Many physicians are outraged that on March 1, United established a policy that fines them a minimum of $50 if they refer patients to out-of-network labs. There's more. Physicians also could face a change in eligibility in United's pay-for-performance and quality-rating programs or a decreased fee schedule. Doctors even risk being terminated from United's network.
Letters we have received from medical practices are blunt in expressing concerns and frustration. One asks: "How and why is the physician, a third party to the patient-insurance contract, the fall guy?" Another wants to know: "How much more can we do to police patients for the insurance companies? ... Would we be able to 'fine' the insurance company because their client didn't meet their financial obligation to us and we were losing money?"
Leaders of organized medicine have spoken out repeatedly against what is believed to be the first time an insurer has looked to punish physicians for sending patients out of network. Connecticut State Medical Society representatives met with their state attorney general to raise the question of whether United's policy was illegal. The American Medical Association and Iowa Medical Society sent letters to United voicing concerns. State medical society officials in Washington, Texas and Florida also are among those who questioned the policy.
It was a government official in New Jersey who got United to back off in that state -- at least for now. Medical Society of New Jersey officials went to their state Dept. of Banking and Insurance to question the policy. And challenge the measure is exactly what New Jersey Commissioner Steven M. Goldman did.
He ordered United to show why it shouldn't be required to abandon its latest policy. The commissioner pointed out that it doesn't appear that the sanctions were in physicians' contracts, nor did the doctors agree to the change. It also doesn't seem that the standards under which United's sanctions may be imposed and the formula to calculate penalties and fee reductions are clearly articulated, the commissioner wrote.

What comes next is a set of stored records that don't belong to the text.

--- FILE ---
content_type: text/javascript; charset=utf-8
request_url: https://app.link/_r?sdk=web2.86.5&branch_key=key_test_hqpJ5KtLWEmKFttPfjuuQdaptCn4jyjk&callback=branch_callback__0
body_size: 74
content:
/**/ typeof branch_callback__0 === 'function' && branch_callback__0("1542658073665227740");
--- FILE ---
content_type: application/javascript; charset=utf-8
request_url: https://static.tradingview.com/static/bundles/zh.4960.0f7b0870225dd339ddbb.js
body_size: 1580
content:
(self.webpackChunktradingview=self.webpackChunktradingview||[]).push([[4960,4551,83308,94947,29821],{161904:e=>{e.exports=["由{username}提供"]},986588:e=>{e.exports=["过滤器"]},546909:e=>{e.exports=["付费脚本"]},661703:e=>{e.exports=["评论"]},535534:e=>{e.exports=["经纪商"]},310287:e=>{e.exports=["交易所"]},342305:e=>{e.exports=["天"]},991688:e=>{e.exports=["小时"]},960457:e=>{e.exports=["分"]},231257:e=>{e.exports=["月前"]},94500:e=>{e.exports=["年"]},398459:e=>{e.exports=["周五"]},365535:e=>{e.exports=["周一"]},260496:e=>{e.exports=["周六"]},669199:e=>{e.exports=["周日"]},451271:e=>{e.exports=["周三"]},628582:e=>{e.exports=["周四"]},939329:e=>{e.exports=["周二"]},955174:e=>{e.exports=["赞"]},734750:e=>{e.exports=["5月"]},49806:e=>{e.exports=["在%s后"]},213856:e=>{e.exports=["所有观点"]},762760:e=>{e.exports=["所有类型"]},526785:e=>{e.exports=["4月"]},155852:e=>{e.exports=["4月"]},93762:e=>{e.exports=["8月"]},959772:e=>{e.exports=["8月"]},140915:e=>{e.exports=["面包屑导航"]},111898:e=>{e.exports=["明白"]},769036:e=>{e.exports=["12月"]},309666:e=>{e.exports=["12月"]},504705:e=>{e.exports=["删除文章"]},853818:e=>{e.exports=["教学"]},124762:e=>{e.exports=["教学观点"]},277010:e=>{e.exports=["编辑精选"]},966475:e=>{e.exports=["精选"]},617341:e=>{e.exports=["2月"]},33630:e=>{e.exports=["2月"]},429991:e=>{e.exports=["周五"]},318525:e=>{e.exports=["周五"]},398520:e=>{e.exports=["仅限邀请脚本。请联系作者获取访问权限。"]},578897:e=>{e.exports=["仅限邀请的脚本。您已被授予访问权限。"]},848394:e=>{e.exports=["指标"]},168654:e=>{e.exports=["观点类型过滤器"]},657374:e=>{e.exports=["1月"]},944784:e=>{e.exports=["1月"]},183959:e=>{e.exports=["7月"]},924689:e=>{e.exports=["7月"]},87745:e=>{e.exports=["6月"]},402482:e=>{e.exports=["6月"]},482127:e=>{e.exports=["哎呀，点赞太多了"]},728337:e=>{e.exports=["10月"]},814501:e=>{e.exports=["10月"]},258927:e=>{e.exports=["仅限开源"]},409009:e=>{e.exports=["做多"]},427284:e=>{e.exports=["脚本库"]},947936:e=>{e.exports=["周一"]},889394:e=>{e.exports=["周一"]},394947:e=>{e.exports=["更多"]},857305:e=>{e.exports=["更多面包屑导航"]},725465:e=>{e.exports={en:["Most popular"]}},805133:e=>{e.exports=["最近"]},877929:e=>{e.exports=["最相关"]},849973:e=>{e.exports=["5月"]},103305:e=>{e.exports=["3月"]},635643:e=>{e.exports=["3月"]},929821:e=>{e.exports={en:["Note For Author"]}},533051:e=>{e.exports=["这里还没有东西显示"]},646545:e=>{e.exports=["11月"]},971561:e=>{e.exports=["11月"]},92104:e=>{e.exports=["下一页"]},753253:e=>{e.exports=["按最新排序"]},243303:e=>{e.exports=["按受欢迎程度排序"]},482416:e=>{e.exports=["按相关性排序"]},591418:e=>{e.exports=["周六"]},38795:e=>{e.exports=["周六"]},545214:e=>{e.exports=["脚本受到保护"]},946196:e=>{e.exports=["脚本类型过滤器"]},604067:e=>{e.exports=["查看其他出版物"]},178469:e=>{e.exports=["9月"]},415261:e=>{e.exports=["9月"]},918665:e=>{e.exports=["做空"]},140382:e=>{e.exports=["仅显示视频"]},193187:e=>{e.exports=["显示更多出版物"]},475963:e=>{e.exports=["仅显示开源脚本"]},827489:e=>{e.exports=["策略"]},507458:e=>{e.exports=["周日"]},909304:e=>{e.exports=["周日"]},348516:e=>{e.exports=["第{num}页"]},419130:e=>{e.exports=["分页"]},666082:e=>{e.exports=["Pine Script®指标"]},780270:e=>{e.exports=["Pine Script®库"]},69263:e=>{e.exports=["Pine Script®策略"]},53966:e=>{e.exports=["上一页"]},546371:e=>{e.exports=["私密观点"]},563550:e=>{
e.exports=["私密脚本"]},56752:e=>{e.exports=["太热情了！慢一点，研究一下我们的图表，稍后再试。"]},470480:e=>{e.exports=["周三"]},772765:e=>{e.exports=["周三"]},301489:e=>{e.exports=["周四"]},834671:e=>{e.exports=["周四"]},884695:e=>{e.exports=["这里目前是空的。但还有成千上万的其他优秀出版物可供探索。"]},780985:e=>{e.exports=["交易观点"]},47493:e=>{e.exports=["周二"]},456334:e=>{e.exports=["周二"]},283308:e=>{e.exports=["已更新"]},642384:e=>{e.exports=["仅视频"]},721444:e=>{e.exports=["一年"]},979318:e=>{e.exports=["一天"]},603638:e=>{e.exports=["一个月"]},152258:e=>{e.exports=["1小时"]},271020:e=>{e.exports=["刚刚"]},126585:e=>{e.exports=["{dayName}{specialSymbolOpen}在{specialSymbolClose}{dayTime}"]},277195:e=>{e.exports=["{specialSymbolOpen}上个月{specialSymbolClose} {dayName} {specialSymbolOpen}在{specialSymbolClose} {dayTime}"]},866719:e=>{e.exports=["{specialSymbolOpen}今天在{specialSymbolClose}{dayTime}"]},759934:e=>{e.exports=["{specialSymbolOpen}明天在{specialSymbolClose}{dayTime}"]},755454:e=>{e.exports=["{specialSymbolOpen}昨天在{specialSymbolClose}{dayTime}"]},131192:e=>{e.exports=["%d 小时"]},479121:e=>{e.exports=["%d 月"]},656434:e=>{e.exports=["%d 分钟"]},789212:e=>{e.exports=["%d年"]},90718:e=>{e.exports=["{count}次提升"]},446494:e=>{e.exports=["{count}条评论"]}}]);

Goldman also said it looks like the sanctions might create a threat that results in cases in which doctors don't make appropriate out-of-network referrals that may be in a patient's best interest and that the policy could affect "members' benefits, quality of care and health care plan choice."
United suspended its policy in the Garden State. It's a start, but barely.
In a letter to United, the AMA pointed out that the insurer would "go a long way in repairing the significant damage it has done in its relationships with physicians by revising the protocol on a national basis."
Instead of dropping the divisive -- and as the New Jersey analysis suggests, legally questionable -- policy, United representatives defend it: The policy isn't intended to punish physicians for patients' choices, and the doctor won't be fined if a patient defies their referrals and selects a non-network lab. The policy is meant to be patient-friendly, saving its members out-of-network fees. United plans to use the fine and other sanctions infrequently and has yet to levy one.
But from the perspective of many doctors, this whole controversy is a study in how a powerful health plan gets its way. And United is clinging awfully tight to a $50 fine, and other sanctions, that it claims to be so reluctant to use.
Also, it is hardly lost on observers that United just entered into a 10-year exclusive laboratory services deal with LabCorp. The Wall Street Journal provided useful insight when it linked the fines to United's interest "to squeeze as much savings as possible out of the LabCorp deal."
Meanwhile, New Jersey is the one place where physicians have won a reprieve. Other states should follow its lead aggressively, or, better yet, United should drop the whole ill-conceived policy.